教職者K

教育について考えるブログ。

ベーシックインカムについて授業で考えてみる。

f:id:suno200002000:20190927213822j:image

 

公民の授業で「人権獲得の歴史」っていうところをやっていて。

 

いかに人類が人権を獲得してきたかっていうその変遷を見ていくんですけど,

 

いかんせん

 

面白くない

 

んですね。

 

なんというかこう,言葉が硬いというか。生徒達が興味を持ちづらいところなんですよ。

 

なので,今回はまずその変遷をさらっと抑えて。

 

1689  権利章典出される

1789  フランス革命

1889  大日本帝国憲法

1989  ベルリンの壁崩壊(→冷戦の終結へ)

 

こんな風に100年ごとに人間は人権に関わるような大きな出来事が世界で起こっていること,そして今後も人々の権利は時代とともに拡大していくだろうっていうことを説明した上で,

 

 

ベーシックインカムの是非」

 

を考える授業をやってみたわけです。

 

必要最低限の収入を保障するこの制度。

 

スウェーデンではすでに月7万円程支給して実験も行われているとか。

 

これを生徒達と一緒に考えてみました。

 

だいたい出てくるのはこんな意見。

 

 

反対の意見

「ただでさえ日本は借金大国。
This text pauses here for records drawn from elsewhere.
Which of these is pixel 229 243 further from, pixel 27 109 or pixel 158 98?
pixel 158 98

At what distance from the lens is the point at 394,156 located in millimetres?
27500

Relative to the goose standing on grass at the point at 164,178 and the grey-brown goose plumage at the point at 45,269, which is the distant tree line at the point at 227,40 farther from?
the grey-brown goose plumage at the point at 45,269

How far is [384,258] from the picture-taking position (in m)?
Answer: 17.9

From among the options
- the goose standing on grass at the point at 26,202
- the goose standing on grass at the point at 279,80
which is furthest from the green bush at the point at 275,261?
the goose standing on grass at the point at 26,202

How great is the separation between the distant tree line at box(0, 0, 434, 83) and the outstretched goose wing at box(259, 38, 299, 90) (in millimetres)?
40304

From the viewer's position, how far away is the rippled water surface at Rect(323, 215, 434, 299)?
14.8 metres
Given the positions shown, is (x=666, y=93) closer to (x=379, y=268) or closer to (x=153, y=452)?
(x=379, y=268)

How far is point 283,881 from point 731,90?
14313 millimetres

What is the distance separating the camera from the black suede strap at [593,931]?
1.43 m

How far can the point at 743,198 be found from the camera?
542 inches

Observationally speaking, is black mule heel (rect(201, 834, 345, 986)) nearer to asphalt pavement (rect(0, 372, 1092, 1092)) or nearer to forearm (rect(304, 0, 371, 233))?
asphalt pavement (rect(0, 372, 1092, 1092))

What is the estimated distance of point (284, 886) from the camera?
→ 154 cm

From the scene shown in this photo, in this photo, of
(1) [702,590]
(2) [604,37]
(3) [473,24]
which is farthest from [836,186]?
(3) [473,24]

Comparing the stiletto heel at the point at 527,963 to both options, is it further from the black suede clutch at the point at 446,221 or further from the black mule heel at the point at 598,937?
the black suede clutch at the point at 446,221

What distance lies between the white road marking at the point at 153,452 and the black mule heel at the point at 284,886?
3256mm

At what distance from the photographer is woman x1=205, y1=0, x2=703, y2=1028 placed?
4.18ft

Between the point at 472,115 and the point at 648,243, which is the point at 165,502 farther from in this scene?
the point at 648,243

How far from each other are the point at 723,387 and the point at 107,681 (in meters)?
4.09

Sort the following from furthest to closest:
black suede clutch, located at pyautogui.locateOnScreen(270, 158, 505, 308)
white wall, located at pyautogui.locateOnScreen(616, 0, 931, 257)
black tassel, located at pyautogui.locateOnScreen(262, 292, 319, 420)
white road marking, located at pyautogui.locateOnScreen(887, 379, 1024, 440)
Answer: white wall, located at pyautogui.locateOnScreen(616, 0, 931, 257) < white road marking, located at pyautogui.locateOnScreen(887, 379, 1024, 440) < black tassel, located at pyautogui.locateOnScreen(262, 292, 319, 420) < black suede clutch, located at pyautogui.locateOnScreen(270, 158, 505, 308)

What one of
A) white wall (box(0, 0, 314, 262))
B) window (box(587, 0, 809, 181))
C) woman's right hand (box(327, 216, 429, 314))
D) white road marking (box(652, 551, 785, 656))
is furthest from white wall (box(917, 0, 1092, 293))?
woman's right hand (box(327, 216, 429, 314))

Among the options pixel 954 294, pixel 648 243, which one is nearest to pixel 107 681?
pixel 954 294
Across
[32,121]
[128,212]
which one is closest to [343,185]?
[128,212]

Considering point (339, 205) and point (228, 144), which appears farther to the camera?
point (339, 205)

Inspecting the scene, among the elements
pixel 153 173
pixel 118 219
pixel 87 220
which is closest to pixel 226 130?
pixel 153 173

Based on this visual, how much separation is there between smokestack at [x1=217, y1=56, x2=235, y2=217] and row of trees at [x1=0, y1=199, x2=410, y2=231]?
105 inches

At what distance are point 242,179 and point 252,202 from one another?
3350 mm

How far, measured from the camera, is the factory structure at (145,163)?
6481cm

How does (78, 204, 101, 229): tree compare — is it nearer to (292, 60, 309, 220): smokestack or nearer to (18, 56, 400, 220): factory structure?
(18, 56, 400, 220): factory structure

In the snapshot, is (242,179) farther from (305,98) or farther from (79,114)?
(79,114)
余計に国債が増える」

 

「10%でも反対意見多いのに、さらに増税となったらパニックになる」

 

「働かなくなる。大人の引きこもりの人がもんだいになっているけど、今以上に増えると思う。」

 

「最低限の収入が保障されても、その分税金が高くなるなら負担感は変わらない」

 

「働かないのにお金もらえる人がいるというのがそもそも納得出来ない。腹立つ」

 

 

賛成の意見

「生活が保障されて、ゆとりが生まれる」

 

「お金が支給されることで,助かる人たちがいる」

 

「子育てにはお金がかかるから,少子化対策にもなるかも」

 

「ゆとりが出来れば、お金が循環して好景気が生まれるのでは」

 

「給料の高さじゃなくて、やりがいで仕事が選べる。」

 

「嫌なら辞めるっていう人が増えるから、過労死とかなくなる」

 

 

それぞれそんな風に意見を出してもう一度自分の意見を再構成するという授業を試みました。

 

「先生はどうなんですか?」

 

と聞かれたので私も答えるんですけど。

 

私はやってみていいんじゃないかと思うんですね。

 

そもそも

 

「お金が満たされたら人は働かないのか?」

 

っていう話なんですけど、人って人との繋がりを求めたり、仕事を通じて人に貢献すること自体が喜びだったりするから,

 

ベーシックインカムで支給されても多くの人が働き続けるんじゃないか

 

って考えているわけです。(それに7万円じゃ暮らせないし。)

 

私海外から帰国してしばらく無職だった時期があるんですけど,その時が一番精神的に辛かったですもん。誰とも所属してなくて,世の中から必要とされていない感じ。

 

何もしてないうちにやっぱりなんかしらしたくなってくると思うんですよね。

 

 

それに国の借金増えるっていう意見もあると思うんですけど,何もしなきゃ増える一方なわけで。

 

投資的に国民にお金を渡してみるというダイナミックなことやってみない限り状況は変わらないんじゃないかなと思うわけです。

 

やりたくない仕事は辞めてしまう人が続出してしまうっていう意見も、そもそもそういう仕事はなくてもいいんじゃないかと。そう思うのです。

 

 

そんなこと言うと,

 

「いやいやいや,それはダメでしょ」

 

と結構反対意見多かったですね。みんな真面目なんでしょうね。働かないとお金はもらっちゃいけないっていうのが根底にあると感じましたね。

 

ということで結構盛り上がったので学校の議論のテーマとしてこんなのもいかがでしょうか。

 

 

先に説明した通り,100年刻みで人権はどんどん拡大して来てますから。

 

2089年にはベーシックインカムが当たり前とかになってるのかもしれませんね。